This event is generated when a TFTP GET request is made for the "shadow" file. This could be an indication that a remote attacker has compromised a system on the network and is transfering sensitive files back to the attacking system.
The "shadow" file normally stores encrypted password hashes and users names for Unix based systems. If this file is being transfered over the network using TFTP it is normally an indication of a system compromise.
In some situations this rule may only indicate a generic TFTP scan attempt, as the attacker may be scanning a large range of IP addresses for TFTP improperly configured TFTP servers.
This rule searches for the filename "shadow" in TFTP GET requests. The "shadow" file is used by Unix based systems to store encrypted password hases and users names for the system.
After a successful system compromise an attacker may setup a tftp service to transfer files back to the attacking system. Under this scenario these source address will point to the attack network and the destination address will be an address defined in the HOME_NET.
Attackers may also scan large subnets for TFTP servers and make numerous generic GET request for common system files.
Ease of Attack:
Simple: Numerous tools and automated scripts exist for scanning large subnets for improperly configured TFTP servers.

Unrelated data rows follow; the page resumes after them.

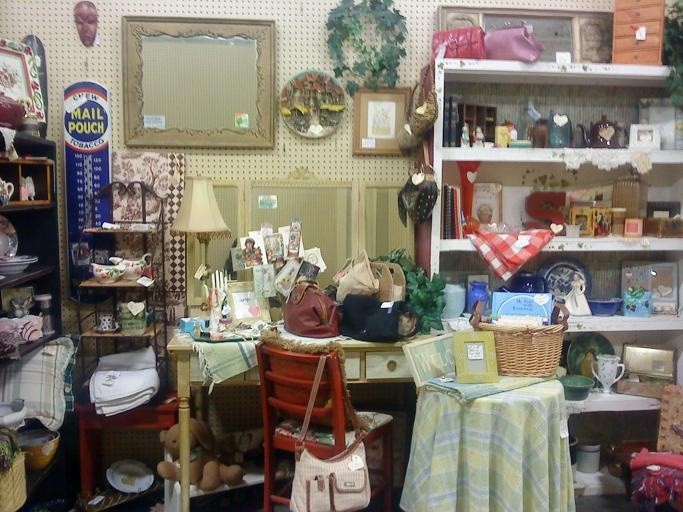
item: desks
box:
[167,321,436,512]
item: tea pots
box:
[577,114,629,148]
[109,253,152,280]
[500,271,547,293]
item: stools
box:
[75,393,179,503]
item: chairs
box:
[255,341,396,512]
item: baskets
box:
[471,292,570,378]
[0,428,27,512]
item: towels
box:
[89,347,159,417]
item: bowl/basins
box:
[22,435,61,470]
[587,300,622,317]
[558,375,595,401]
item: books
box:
[444,95,458,145]
[442,182,463,239]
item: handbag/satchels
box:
[486,20,544,65]
[431,16,485,63]
[289,355,370,512]
[397,141,440,228]
[399,84,426,148]
[341,261,405,341]
[409,65,439,135]
[284,278,340,338]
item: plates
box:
[19,429,60,445]
[0,216,18,258]
[0,255,38,263]
[106,460,154,493]
[0,260,38,275]
[93,322,119,332]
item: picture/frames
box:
[449,328,500,385]
[634,94,683,152]
[472,181,506,232]
[624,121,661,153]
[0,39,45,125]
[121,16,275,149]
[353,87,410,157]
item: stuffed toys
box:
[156,419,245,491]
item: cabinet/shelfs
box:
[78,181,170,389]
[415,60,683,497]
[0,133,64,512]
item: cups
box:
[495,125,511,148]
[0,178,13,206]
[100,314,113,330]
[591,355,624,395]
[566,225,579,238]
[91,263,126,283]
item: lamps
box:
[168,176,232,320]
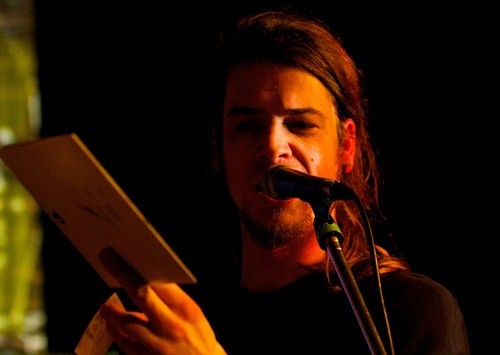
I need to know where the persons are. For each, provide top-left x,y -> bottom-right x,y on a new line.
98,12 -> 470,355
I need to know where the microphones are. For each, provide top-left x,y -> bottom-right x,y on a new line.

This rule was created to catch TFTP GET requests for "shadow", if this file name is being used during a legitimate TFTP session this rule will generate a false positive.
Depending on the situation blocking the attacker at the upstream router or firewall will eliminate the problem. However, if the TFTP server is incorrectly configured and is actually serving the "shadow" file, it should be configured to only serve specific files from a safe directory.